-- WORK INSTRUCTIONS --
A – In the Vikings-Packers game analysis, what happened in too many instances when Rodgers went back to pass with a full drop-back?
B – Duplicate everything from "First, the Vikings" down to "and was sacked." in the Vikings-Packers game analysis.
C – Pick up the Vikings-Packers game analysis where it stops and write the next part.

-- DOCUMENT EXCERPT --
____________________

First, the Vikings relied heavily on the running game to take pressure off Favre. Obviously, given the nature of the Packers' running game, and the differences between Adrian Peterson on one hand and Ryan Grant on the other, the Packers did not have the luxury of being able to place the same amount of emphasis on the running game.
Second, the Vikings were smarter in mixing in a heavier dose of quick-release passes by Favre. This allowed the Vikings to counteract the Packers' emphasis on stopping the running game, while still protecting Favre by getting the ball out of his hands quickly. The Packers could have done the same thing, and they did occasionally, but usually when Rodgers went back to pass, it was with a full drop-back, where, in too many instances, he held the ball too long and was sacked.
The irony is that the Vikings didn't really need the quick-release passes to protect Favre, because even when he did a full drop-back, the Packers rarely tried to put any pressure on him. And, as a result, he carved them up. I complained about the same thing after the first Vikings game (here). In fairness, the Packers probably did blitz a little more this time, without much success. But I still think the Packers did not do enough in their defensive scheme to put pressure on Favre.

____________________

-- STORED RECORDS --
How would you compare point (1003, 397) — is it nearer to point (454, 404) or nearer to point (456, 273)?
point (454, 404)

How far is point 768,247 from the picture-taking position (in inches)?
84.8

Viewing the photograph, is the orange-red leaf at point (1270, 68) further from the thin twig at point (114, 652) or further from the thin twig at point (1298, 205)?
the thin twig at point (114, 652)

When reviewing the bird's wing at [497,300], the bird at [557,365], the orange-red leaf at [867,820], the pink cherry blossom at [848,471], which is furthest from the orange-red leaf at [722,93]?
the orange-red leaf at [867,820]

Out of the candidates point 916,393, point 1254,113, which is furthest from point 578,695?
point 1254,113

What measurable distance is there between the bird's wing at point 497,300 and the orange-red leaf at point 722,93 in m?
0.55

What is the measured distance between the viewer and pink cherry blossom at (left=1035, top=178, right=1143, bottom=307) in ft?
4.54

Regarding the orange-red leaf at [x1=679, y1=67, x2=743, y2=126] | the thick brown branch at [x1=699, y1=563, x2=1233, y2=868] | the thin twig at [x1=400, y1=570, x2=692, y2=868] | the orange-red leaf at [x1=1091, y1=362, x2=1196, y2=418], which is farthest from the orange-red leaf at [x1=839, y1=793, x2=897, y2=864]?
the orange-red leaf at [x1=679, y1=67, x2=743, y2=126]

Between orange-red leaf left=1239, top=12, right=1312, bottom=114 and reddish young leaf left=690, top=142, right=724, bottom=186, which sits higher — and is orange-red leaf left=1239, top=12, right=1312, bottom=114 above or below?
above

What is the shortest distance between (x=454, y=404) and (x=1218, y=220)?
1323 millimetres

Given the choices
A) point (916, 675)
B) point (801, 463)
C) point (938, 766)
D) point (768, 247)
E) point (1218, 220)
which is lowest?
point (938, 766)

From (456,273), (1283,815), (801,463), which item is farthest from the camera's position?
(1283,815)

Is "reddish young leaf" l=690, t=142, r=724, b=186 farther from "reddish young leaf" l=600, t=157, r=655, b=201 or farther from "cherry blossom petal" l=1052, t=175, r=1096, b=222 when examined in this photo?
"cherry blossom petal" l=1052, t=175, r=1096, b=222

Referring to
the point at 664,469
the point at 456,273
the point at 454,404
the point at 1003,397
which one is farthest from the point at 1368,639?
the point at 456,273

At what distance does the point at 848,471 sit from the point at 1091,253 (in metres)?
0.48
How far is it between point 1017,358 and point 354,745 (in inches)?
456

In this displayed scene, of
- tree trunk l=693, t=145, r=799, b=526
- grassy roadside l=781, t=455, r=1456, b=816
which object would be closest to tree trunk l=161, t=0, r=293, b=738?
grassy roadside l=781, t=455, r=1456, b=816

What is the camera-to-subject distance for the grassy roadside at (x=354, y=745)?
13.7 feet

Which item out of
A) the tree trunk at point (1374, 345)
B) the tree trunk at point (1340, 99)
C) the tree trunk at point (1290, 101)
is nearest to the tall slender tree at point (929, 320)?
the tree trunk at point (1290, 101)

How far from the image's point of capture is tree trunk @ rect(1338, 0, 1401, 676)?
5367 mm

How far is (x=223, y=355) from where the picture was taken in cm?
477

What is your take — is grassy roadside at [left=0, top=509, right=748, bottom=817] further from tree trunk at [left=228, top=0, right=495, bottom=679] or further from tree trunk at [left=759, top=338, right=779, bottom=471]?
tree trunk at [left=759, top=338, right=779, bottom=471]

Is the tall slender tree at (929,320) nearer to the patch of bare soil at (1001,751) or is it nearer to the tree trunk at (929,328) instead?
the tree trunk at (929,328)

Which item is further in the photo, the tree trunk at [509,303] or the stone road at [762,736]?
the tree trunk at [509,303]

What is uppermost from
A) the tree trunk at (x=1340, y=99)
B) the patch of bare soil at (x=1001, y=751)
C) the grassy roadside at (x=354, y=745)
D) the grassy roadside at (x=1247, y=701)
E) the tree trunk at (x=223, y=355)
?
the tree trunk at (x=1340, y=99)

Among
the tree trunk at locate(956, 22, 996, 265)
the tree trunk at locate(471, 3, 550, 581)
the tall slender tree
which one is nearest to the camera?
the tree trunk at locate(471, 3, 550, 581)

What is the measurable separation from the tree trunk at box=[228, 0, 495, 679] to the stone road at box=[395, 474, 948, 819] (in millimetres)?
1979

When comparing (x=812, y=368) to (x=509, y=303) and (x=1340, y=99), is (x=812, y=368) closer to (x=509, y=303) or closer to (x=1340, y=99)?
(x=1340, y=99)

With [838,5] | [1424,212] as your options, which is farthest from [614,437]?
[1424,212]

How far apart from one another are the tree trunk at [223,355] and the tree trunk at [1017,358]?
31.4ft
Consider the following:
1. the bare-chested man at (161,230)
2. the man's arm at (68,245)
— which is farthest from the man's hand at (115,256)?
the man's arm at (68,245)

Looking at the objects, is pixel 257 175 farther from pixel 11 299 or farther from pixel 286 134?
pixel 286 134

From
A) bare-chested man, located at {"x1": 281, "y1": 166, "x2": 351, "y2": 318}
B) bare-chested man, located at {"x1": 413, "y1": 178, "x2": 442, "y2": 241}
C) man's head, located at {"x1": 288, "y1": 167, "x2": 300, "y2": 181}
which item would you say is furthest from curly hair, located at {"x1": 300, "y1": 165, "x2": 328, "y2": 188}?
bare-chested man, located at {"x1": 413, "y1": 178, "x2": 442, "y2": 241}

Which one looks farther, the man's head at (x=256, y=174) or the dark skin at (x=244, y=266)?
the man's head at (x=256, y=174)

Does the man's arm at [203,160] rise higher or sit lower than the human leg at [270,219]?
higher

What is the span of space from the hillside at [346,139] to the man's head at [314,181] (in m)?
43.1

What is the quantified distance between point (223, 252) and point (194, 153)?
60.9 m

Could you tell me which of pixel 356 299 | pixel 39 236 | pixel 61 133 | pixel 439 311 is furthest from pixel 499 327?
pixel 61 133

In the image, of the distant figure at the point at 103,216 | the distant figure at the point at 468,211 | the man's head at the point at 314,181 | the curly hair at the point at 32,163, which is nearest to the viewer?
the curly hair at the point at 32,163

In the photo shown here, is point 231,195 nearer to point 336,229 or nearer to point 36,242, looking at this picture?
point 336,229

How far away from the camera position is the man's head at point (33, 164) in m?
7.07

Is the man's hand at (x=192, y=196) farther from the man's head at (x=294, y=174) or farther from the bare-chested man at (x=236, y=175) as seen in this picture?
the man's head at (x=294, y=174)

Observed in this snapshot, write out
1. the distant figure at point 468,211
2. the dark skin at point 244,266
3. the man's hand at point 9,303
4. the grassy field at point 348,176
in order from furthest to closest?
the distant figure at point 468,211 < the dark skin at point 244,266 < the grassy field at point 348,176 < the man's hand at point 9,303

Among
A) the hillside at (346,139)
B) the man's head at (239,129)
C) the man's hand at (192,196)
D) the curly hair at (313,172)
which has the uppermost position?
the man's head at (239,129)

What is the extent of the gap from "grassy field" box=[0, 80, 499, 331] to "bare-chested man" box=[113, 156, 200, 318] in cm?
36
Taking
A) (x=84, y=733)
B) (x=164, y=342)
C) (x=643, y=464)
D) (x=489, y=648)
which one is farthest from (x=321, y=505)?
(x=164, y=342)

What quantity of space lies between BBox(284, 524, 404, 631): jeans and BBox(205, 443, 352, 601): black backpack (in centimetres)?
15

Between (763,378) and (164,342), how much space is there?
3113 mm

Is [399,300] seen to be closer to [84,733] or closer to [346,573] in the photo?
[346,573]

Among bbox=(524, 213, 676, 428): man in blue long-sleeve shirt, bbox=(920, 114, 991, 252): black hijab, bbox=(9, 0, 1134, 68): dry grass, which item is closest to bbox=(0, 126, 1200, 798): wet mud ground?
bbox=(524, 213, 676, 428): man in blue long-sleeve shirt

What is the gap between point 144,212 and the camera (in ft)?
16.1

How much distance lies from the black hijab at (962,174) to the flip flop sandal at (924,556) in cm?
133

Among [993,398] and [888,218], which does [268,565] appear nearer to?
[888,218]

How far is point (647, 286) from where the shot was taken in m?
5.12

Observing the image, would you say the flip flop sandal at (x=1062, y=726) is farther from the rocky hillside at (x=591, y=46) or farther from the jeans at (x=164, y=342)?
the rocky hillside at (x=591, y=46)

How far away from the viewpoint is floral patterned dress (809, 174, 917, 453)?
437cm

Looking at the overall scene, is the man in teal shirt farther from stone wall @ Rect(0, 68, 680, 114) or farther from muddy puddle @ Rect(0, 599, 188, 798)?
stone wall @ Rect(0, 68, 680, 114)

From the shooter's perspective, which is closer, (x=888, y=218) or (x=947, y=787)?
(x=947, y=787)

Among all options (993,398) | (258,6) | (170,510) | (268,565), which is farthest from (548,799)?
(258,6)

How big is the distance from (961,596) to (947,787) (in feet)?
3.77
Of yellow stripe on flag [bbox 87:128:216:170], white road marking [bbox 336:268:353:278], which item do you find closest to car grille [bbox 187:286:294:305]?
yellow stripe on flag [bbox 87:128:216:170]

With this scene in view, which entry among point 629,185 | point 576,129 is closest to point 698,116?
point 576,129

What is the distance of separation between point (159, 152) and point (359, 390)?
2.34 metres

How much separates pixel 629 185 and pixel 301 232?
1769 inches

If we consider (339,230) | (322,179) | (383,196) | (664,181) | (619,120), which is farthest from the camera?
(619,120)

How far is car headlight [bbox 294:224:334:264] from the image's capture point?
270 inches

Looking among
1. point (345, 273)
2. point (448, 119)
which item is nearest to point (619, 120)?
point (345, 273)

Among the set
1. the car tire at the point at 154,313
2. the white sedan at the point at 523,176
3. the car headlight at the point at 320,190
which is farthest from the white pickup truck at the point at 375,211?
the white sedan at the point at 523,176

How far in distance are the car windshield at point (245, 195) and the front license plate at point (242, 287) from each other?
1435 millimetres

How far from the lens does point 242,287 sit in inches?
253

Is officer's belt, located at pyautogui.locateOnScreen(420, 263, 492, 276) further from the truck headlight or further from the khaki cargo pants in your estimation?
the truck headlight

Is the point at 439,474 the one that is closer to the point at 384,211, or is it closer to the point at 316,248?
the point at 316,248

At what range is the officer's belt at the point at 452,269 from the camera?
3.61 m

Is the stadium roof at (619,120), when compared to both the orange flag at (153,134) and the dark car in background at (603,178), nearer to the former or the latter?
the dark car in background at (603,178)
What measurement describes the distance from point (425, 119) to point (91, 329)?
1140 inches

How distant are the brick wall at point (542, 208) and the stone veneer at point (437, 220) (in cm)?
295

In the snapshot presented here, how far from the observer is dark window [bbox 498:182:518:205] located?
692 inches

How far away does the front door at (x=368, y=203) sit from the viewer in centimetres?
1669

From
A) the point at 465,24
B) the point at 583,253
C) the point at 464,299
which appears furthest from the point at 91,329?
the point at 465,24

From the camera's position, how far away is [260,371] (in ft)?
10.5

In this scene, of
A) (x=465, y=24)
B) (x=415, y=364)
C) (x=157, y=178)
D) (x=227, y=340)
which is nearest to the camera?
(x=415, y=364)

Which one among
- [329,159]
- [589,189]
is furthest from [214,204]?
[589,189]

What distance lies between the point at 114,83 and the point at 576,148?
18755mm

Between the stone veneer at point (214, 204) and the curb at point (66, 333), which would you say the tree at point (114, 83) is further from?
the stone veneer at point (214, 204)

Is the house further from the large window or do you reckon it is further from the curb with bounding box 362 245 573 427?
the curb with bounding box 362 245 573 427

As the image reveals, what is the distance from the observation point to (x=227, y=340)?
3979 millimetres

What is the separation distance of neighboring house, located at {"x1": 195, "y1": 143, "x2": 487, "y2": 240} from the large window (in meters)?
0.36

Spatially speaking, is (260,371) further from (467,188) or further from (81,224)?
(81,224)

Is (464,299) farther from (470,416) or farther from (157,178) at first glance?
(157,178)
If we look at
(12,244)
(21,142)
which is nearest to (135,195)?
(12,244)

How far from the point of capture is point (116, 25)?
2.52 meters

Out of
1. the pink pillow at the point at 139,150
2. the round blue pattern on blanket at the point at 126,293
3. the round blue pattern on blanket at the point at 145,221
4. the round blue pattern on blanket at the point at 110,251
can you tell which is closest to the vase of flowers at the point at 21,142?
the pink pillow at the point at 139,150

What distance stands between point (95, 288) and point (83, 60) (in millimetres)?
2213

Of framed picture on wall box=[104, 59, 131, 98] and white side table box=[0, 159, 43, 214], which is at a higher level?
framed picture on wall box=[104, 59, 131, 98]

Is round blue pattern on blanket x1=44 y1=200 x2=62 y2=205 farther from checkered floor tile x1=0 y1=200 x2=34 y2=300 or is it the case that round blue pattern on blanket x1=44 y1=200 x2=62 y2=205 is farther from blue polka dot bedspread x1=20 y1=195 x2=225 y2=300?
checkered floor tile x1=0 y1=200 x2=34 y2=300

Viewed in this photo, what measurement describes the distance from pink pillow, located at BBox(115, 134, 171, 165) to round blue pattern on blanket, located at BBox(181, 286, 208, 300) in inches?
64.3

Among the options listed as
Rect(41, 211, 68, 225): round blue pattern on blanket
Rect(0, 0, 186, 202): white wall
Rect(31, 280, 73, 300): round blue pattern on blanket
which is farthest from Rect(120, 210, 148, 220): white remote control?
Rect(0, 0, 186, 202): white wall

____________________

-- RESPONSES BY TASK --
A – He held the ball too long and was sacked.

B –
First, the Vikings relied heavily on the running game to take pressure off Favre. Obviously, given the nature of the Packers' running game, and the differences between Adrian Peterson on one hand and Ryan Grant on the other, the Packers did not have the luxury of being able to place the same amount of emphasis on the running game.
Second, the Vikings were smarter in mixing in a heavier dose of quick-release passes by Favre. This allowed the Vikings to counteract the Packers' emphasis on stopping the running game, while still protecting Favre by getting the ball out of his hands quickly. The Packers could have done the same thing, and they did occasionally, but usually when Rodgers went back to pass, it was with a full drop-back, where, in too many instances, he held the ball too long and was sacked.

C –
I can't help but ask for some accountability by the coaching staff. From my perspective, they made many of the same mistakes in this loss that they made four weeks earlier. We would like to think that the coaches learned something from the first meeting with the Vikings, as well as from watching the tapes of the Vikings' loss to the Steelers. But I just don't see the evidence that they learned much, if anything, from those games. And speaking of accountability, how many more times do we have to listen to Mike McCarthy talk about eliminating the stupid penalties before we conclude that he is either not serious about this, or not effective as a coach, or both? The Johnny Jolly head-butting penalty probably did not make the difference between winning and losing this game. But it is one of the dumbest penalties I have ever seen.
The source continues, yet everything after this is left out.